Rather late on wishing everyone this, but hopefully everyone is having a great holiday.  Ours was spent in a slothful state, food and drink and sleep and that’s just dandy.  It was the most relaxing and wonderful Christmas we have had, probably ever.

Have a great one, will be posting something again at some point, I’m sure.

Party Day chez Vallentyne

Well it’s party day, and we aren’t ready.  Not even close.  Nope.  TONS of stuff left to do, and I’m at work.  Nikki is beat, shagged tired and trying to get stuff done anyway.  We should be lots of fun by tonight.

Still, some of us are ready.  The dogs have been like this since last night, and will be waiting for you, exactly like this when you get to our place tonight.  Don’t make them wait, ok?

Now with actual elf ears....

By the way, that is not a camera trick, Lloyd actually is now 15 times larger than Harvey.  Harvey could now perch on Lloyd’s shoulder like a parrot, which is kind of how it looks in this picture.

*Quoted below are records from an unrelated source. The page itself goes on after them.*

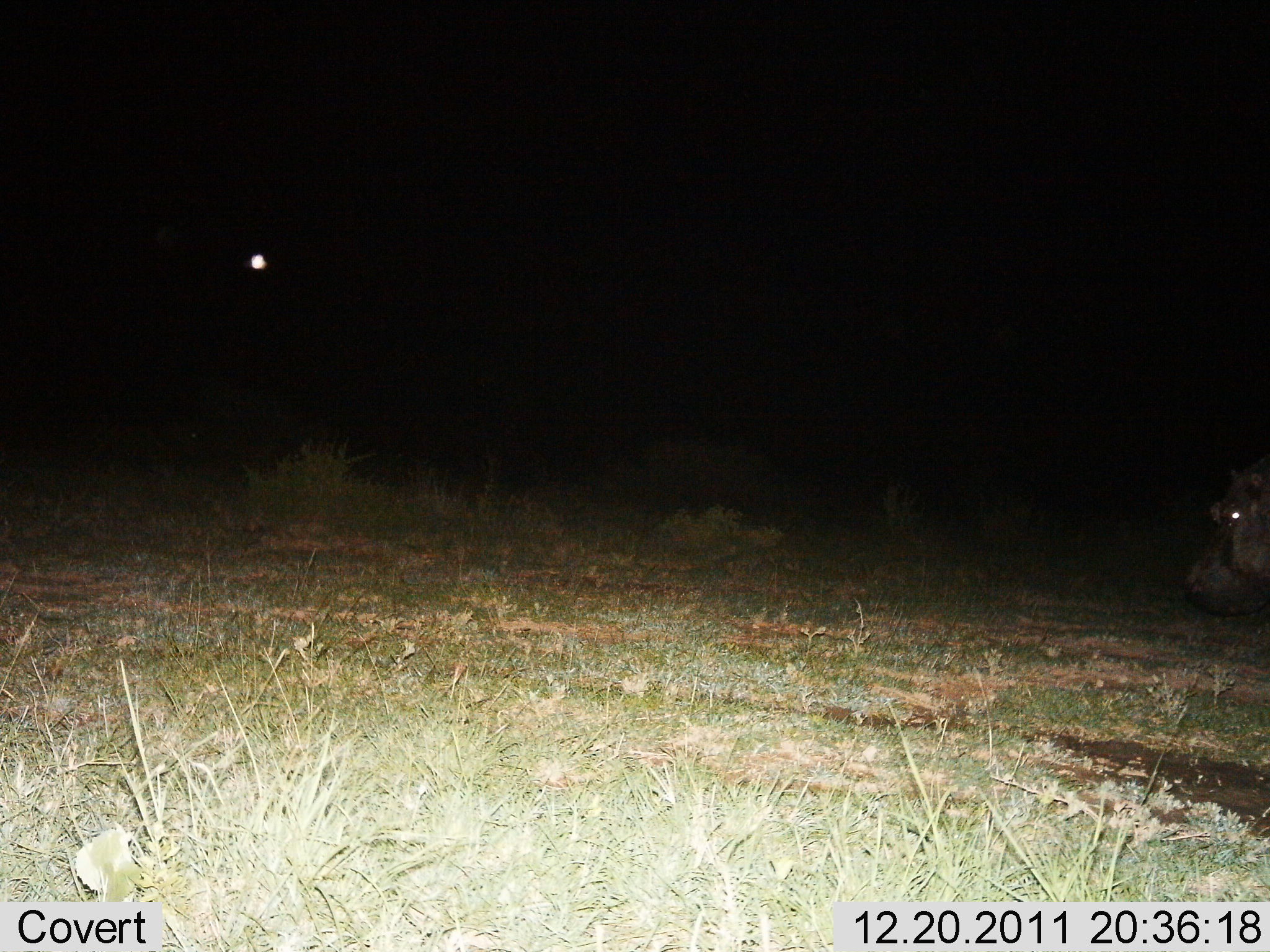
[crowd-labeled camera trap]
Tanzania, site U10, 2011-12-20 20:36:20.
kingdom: Animalia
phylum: Chordata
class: Mammalia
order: Artiodactyla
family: Hippopotamidae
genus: Hippopotamus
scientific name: Hippopotamus amphibius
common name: hippopotamus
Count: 1.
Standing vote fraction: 54%.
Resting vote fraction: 0%.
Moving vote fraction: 38%.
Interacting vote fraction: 0%.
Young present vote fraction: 0%.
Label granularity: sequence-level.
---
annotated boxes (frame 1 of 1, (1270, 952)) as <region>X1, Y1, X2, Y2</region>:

Oh, and for those who may have missed it, here is our lame attempt at a party video this year.  Apologies to all, it was made in one take, and it shows.

httpv://www.youtube.com/watch?v=yjOiMdAJsI0&feature=youtube_gdata

Wait! There’s More….

Well, I have been far too busy to post anything of interest here (sorry folks), but while I was cleaning out the basement last night I stumbled upon a few more details to Quinn’s plan to destroy his brother, which I mentioned last week.  It seems that Quinn is a cautious sort, and felt better having a couple of backup plans, each more cunning than the last, just in case there was a problem with a straightforward bombing of Cael’s base.

Here’s Plan B, for instance:

It says:

Plan B

Well hes still making his plan I will sneak up on him and smash! his base.

Again, simple and straightforward, it sounds a lot like Plan A, but with the element of surprise thrown in there.  I like it.

Then Plan C, which employs a decoy base, and there’s just way Cael can escape this one.

Plan C

I will block his exit then he will bomb my base without me in it then I will desrove(? destroy?) his base

Ah the old switcheroo.  Oh yes, there’s no way Cael could possibly escape from that dastardly plan.  Genius, genius I tell you.

There’s lots missing from these plans of course, like detailed timetables, schematics, maps and munitions requisitions.  I’m sure they are hidden somewhere in the basement, I just haven’t found them yet.

These events will unfold in due course, and history will be made in those moments, my friends.